>> begin Stored rows
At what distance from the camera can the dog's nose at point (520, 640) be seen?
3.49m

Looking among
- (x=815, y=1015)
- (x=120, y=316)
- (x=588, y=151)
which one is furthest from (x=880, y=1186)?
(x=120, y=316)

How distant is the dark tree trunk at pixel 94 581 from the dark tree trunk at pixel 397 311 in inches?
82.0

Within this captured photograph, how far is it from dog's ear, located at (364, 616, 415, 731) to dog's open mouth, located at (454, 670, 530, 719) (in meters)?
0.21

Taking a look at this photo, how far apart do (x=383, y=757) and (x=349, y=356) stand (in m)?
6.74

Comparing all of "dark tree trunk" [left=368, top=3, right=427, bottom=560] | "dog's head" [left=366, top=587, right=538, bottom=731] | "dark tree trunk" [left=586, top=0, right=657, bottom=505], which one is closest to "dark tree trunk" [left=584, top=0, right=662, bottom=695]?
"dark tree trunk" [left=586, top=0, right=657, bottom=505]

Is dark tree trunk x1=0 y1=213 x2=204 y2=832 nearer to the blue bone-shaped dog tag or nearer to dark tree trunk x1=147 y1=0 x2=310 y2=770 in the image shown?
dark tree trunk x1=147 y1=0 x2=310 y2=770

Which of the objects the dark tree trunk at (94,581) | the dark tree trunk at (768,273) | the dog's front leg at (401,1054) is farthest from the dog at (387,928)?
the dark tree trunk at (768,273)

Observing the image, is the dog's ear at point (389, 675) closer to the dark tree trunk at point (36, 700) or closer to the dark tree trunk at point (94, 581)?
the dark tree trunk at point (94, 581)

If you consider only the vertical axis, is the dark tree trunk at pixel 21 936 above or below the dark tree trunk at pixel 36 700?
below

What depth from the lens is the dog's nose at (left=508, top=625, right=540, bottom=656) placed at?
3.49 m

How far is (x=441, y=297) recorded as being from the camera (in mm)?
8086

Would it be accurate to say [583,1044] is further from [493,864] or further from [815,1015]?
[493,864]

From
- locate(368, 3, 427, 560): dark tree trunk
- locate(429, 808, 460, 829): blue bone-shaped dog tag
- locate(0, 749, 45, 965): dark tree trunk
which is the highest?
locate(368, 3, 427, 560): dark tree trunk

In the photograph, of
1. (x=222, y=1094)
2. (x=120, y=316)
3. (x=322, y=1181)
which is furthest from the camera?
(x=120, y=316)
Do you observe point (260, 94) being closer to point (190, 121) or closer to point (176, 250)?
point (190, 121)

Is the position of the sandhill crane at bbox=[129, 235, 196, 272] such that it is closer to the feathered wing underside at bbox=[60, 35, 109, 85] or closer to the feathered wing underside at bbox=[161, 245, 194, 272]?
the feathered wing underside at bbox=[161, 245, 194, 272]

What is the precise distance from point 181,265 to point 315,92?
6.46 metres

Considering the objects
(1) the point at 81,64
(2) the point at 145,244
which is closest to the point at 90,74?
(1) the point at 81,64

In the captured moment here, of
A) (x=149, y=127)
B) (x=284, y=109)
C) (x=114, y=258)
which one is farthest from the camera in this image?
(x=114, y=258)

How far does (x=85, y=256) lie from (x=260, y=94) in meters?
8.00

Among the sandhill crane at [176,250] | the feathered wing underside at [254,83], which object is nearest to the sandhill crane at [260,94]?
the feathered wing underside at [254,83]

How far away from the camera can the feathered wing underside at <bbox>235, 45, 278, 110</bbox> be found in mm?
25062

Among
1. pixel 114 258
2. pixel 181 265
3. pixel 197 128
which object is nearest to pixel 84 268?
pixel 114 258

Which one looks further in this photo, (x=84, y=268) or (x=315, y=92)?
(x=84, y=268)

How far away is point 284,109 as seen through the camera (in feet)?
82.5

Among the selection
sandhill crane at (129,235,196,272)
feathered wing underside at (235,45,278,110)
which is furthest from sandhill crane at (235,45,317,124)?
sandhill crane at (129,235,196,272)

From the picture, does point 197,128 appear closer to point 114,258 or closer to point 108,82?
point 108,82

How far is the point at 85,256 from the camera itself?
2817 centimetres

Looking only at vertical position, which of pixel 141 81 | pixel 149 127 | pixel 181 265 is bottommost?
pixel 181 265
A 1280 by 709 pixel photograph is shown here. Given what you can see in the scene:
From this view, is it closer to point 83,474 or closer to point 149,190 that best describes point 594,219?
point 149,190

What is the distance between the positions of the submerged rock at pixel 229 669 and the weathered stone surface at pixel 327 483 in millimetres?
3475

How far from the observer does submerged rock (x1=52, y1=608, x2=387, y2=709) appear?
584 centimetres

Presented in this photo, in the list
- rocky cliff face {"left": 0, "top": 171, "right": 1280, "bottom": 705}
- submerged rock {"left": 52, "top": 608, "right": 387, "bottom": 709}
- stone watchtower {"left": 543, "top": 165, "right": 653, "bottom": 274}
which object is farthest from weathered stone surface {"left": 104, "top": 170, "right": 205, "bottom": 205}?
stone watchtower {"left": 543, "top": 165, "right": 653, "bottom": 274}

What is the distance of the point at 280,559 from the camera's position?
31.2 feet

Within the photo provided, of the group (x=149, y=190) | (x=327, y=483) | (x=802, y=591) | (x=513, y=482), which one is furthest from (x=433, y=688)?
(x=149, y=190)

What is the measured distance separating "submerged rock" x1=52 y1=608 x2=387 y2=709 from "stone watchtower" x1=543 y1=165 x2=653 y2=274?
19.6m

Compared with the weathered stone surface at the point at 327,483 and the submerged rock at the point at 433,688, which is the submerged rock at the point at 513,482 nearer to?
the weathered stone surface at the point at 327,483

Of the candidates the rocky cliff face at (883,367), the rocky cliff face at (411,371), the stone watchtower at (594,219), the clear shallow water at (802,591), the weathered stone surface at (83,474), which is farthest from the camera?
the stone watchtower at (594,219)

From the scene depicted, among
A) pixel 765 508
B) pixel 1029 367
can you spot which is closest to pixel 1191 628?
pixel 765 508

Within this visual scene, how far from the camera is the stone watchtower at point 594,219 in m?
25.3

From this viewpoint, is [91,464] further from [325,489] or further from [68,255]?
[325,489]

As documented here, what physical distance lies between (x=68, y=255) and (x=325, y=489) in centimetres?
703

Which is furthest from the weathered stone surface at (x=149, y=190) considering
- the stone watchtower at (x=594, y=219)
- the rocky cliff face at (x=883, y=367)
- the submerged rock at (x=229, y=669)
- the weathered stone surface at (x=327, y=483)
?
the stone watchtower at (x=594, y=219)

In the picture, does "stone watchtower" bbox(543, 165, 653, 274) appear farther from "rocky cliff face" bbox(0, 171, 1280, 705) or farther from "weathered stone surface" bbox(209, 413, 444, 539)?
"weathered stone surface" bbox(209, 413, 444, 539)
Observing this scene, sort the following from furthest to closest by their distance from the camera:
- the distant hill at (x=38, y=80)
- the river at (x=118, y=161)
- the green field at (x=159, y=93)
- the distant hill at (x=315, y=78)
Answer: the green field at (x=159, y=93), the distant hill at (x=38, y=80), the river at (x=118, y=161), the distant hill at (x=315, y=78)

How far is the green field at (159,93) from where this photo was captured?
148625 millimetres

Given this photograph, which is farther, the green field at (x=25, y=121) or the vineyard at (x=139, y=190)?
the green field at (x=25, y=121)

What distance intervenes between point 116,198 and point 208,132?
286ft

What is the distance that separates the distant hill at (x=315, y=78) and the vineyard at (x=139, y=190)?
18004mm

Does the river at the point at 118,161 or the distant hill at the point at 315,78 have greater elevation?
>> end Stored rows
Copy out the whole listing above word for word, from its first line through its last.

Final result:
At what distance from the camera can the dog's nose at point (520, 640) be seen?
3.49m

Looking among
- (x=815, y=1015)
- (x=120, y=316)
- (x=588, y=151)
which one is furthest from (x=880, y=1186)?
(x=120, y=316)

How distant is the dark tree trunk at pixel 94 581 from the dark tree trunk at pixel 397 311 in inches?
82.0

Within this captured photograph, how far is it from dog's ear, located at (364, 616, 415, 731) to dog's open mouth, located at (454, 670, 530, 719) (in meters)?
0.21

Taking a look at this photo, how far apart do (x=383, y=757) and (x=349, y=356) stand (in m)?
6.74

Comparing all of "dark tree trunk" [left=368, top=3, right=427, bottom=560] | "dog's head" [left=366, top=587, right=538, bottom=731] | "dark tree trunk" [left=586, top=0, right=657, bottom=505], which one is closest to "dark tree trunk" [left=584, top=0, right=662, bottom=695]?
"dark tree trunk" [left=586, top=0, right=657, bottom=505]

Is dark tree trunk x1=0 y1=213 x2=204 y2=832 nearer to the blue bone-shaped dog tag or nearer to dark tree trunk x1=147 y1=0 x2=310 y2=770 in the image shown?
dark tree trunk x1=147 y1=0 x2=310 y2=770

Which of the objects the dark tree trunk at (94,581) | the dark tree trunk at (768,273) | the dog's front leg at (401,1054) is farthest from the dog at (387,928)?
the dark tree trunk at (768,273)

Observing the image, is the dog's ear at point (389, 675) closer to the dark tree trunk at point (36, 700) or closer to the dark tree trunk at point (94, 581)?
the dark tree trunk at point (94, 581)

If you consider only the vertical axis, is the dark tree trunk at pixel 21 936 above or below the dark tree trunk at pixel 36 700?
below

What depth from the lens is the dog's nose at (left=508, top=625, right=540, bottom=656) placed at?
3.49 m

How far is (x=441, y=297) recorded as being from the camera (in mm)?
8086

Would it be accurate to say [583,1044] is further from [493,864] or further from [815,1015]?
[493,864]

From
- locate(368, 3, 427, 560): dark tree trunk
- locate(429, 808, 460, 829): blue bone-shaped dog tag
- locate(0, 749, 45, 965): dark tree trunk
which is the highest?
locate(368, 3, 427, 560): dark tree trunk

In the photograph, of
1. (x=222, y=1094)
2. (x=120, y=316)
3. (x=322, y=1181)
which is furthest from the camera?
(x=120, y=316)
Do you observe point (260, 94) being closer to point (190, 121) or closer to point (176, 250)?
point (190, 121)

Is the position of the sandhill crane at bbox=[129, 235, 196, 272] such that it is closer to the feathered wing underside at bbox=[60, 35, 109, 85] or closer to the feathered wing underside at bbox=[161, 245, 194, 272]?
the feathered wing underside at bbox=[161, 245, 194, 272]

What is the precise distance from point 181,265 to point 315,92?
6.46 metres

Considering the objects
(1) the point at 81,64
(2) the point at 145,244
which is closest to the point at 90,74?
(1) the point at 81,64

In the captured moment here, of
A) (x=149, y=127)
B) (x=284, y=109)
C) (x=114, y=258)
which one is farthest from the camera in this image?
(x=114, y=258)

How far does (x=85, y=256) lie from (x=260, y=94) in meters?
8.00

Among the sandhill crane at [176,250] | the feathered wing underside at [254,83], which object is nearest to the sandhill crane at [260,94]?
the feathered wing underside at [254,83]

How far away from the camera can the feathered wing underside at <bbox>235, 45, 278, 110</bbox> be found in mm?
25062

Among
1. pixel 114 258
2. pixel 181 265
3. pixel 197 128
which object is nearest to pixel 84 268?
pixel 114 258

Which one looks further in this photo, (x=84, y=268) or (x=315, y=92)?
(x=84, y=268)

How far away is point 284,109 as seen through the camera (in feet)?
82.5

Among the selection
sandhill crane at (129,235,196,272)
feathered wing underside at (235,45,278,110)
which is furthest from sandhill crane at (235,45,317,124)?
sandhill crane at (129,235,196,272)

From the picture, does point 197,128 appear closer to point 114,258 or closer to point 108,82?
point 108,82

How far is the point at 85,256 from the camera itself?
2817 centimetres

Looking only at vertical position, which of pixel 141 81 | pixel 149 127 | pixel 181 265 is bottommost?
pixel 181 265
A 1280 by 709 pixel photograph is shown here. Given what you can see in the scene:
From this view, is it closer to point 83,474 or closer to point 149,190 that best describes point 594,219?
point 149,190

What is the distance between the positions of the submerged rock at pixel 229 669 and the weathered stone surface at pixel 327 483 in millimetres?
3475

How far from the observer does submerged rock (x1=52, y1=608, x2=387, y2=709) appear?
584 centimetres

Presented in this photo, in the list
- rocky cliff face {"left": 0, "top": 171, "right": 1280, "bottom": 705}
- submerged rock {"left": 52, "top": 608, "right": 387, "bottom": 709}
- stone watchtower {"left": 543, "top": 165, "right": 653, "bottom": 274}
which object is farthest from weathered stone surface {"left": 104, "top": 170, "right": 205, "bottom": 205}?
stone watchtower {"left": 543, "top": 165, "right": 653, "bottom": 274}

What is the distance of the point at 280,559 from the camera's position?
31.2 feet

Within the photo provided, of the group (x=149, y=190) | (x=327, y=483) | (x=802, y=591) | (x=513, y=482), which one is furthest from (x=433, y=688)?
(x=149, y=190)

What is the measured distance separating "submerged rock" x1=52 y1=608 x2=387 y2=709 from "stone watchtower" x1=543 y1=165 x2=653 y2=274?
19.6m

Compared with the weathered stone surface at the point at 327,483 and the submerged rock at the point at 433,688, which is the submerged rock at the point at 513,482 nearer to?
the weathered stone surface at the point at 327,483

Of the candidates the rocky cliff face at (883,367), the rocky cliff face at (411,371), the stone watchtower at (594,219), the clear shallow water at (802,591), the weathered stone surface at (83,474), which is farthest from the camera?
the stone watchtower at (594,219)

From the scene depicted, among
A) pixel 765 508
B) pixel 1029 367
can you spot which is closest to pixel 1191 628?
pixel 765 508

Within this visual scene, how far from the camera is the stone watchtower at point 594,219 in m?
25.3

From this viewpoint, is [91,464] further from [325,489] or further from [68,255]?
[325,489]

As documented here, what physical distance lies between (x=68, y=255) and (x=325, y=489) in centimetres?
703

Which is furthest from the weathered stone surface at (x=149, y=190) considering
- the stone watchtower at (x=594, y=219)
- the rocky cliff face at (x=883, y=367)
- the submerged rock at (x=229, y=669)
- the weathered stone surface at (x=327, y=483)
?
the stone watchtower at (x=594, y=219)

In the picture, does "stone watchtower" bbox(543, 165, 653, 274) appear farther from "rocky cliff face" bbox(0, 171, 1280, 705) or farther from "weathered stone surface" bbox(209, 413, 444, 539)?
"weathered stone surface" bbox(209, 413, 444, 539)
Observing this scene, sort the following from furthest to closest by their distance from the camera:
- the distant hill at (x=38, y=80)
- the river at (x=118, y=161)
- the green field at (x=159, y=93)
- the distant hill at (x=315, y=78)
Answer: the green field at (x=159, y=93), the distant hill at (x=38, y=80), the river at (x=118, y=161), the distant hill at (x=315, y=78)

How far is the green field at (159,93) from where this photo was captured?
148625 millimetres

Given this photograph, which is farther, the green field at (x=25, y=121) or the vineyard at (x=139, y=190)?
the green field at (x=25, y=121)

What distance intervenes between point 116,198 and point 208,132?
286ft

What is the distance that separates the distant hill at (x=315, y=78) and the vineyard at (x=139, y=190)?
18004mm

Does the river at the point at 118,161 or the distant hill at the point at 315,78 have greater elevation?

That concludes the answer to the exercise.